**Assignment**
Write what comes next in the passage on wood moisture sorption isotherms, starting after its final sentence.

**Provided text**
***

Krupińska et al. (2007) found that wood sorption isotherms fit to the Peleg Eq. 3 with the same accuracy as the standard Hailwood–Horrobin isotherm (Skaar 1988; Glass and Zelinka 2010). The room temperature (T0 = 293 K) moisture adsorption isotherm from Glass and Zelinka (2010) is fitted accurately with u1 = u2 = umax/2, n0 = 0.71 and m0 = 6.28 (curve drawn in Fig. 1):

$$\omega \left( h \right) = \frac{{u_{\text{eq}} }}{{u_{\rm{max} } }} = \left( {\frac{{1 + h^{6.28} }}{2}} \right)h^{0.71}$$
(4)

The factor outside parentheses of Eq. 4, θ = h0.71 at T0, or more generally θ(µ) = exp(− 0.29µ), are the occupancy of the accessible sorption sites and

$$c_{\text{eq}} \left( h \right) = \frac{{1 + h^{6.28} }}{2}u_{\rm{max} }$$
(5)

is the apparent sorption site density at T0, or more generally ceq(μ) = ½(1 + exp(− 2.57μ)), drawn in Fig. 2.

***

**Information supplied**
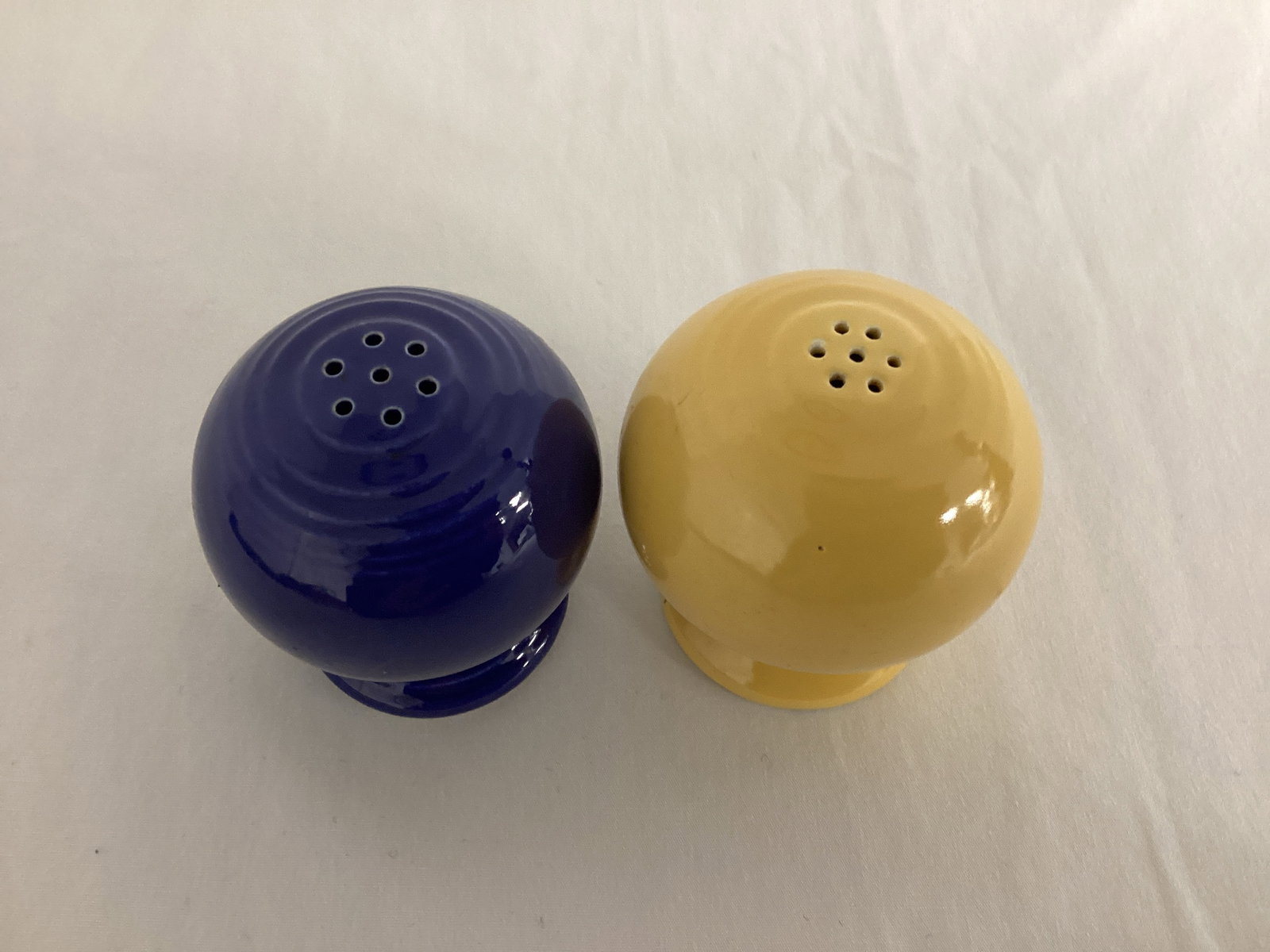 Fiesta Salt and Pepper Shakers - 2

***

**Result**
Fig. 2
figure 2

Density of sorption sites c(h) as calculated according to the SSO theory (Eq. 5). The correspondence between h and μ is for 25 °C

An interesting observation from Eq. 5 is that at low RH (μ → ∞), ceq approaches c L  = umax/2, while the limiting value of ceq is c H  = umax at h = 1 (μ = 0). In view of the universality in Fig. 1, the apparent number of accessible sorption sites at h = 1 then always becomes twice the number at low h. The author failed finding any viable explanation of this property in the Vrentas theory. Qualitatively, at low RH, the number of accessible sorption sites is nearly constant, consistent with the considerations that wood at low humidity is in a glassy state (Hill and Beck 2017). At high RH, mechanical softening might be considered responsible for an increased number of accessible OH groups; however, ω is hardly affected by neither cross-linking (DMDHEU and heat treatment), nor thermal softening of the wood matrix as evidenced from the similarity in Sitka spruce normalised ω(μ) data at 98.9 and 26.7 °C (Fig. 1).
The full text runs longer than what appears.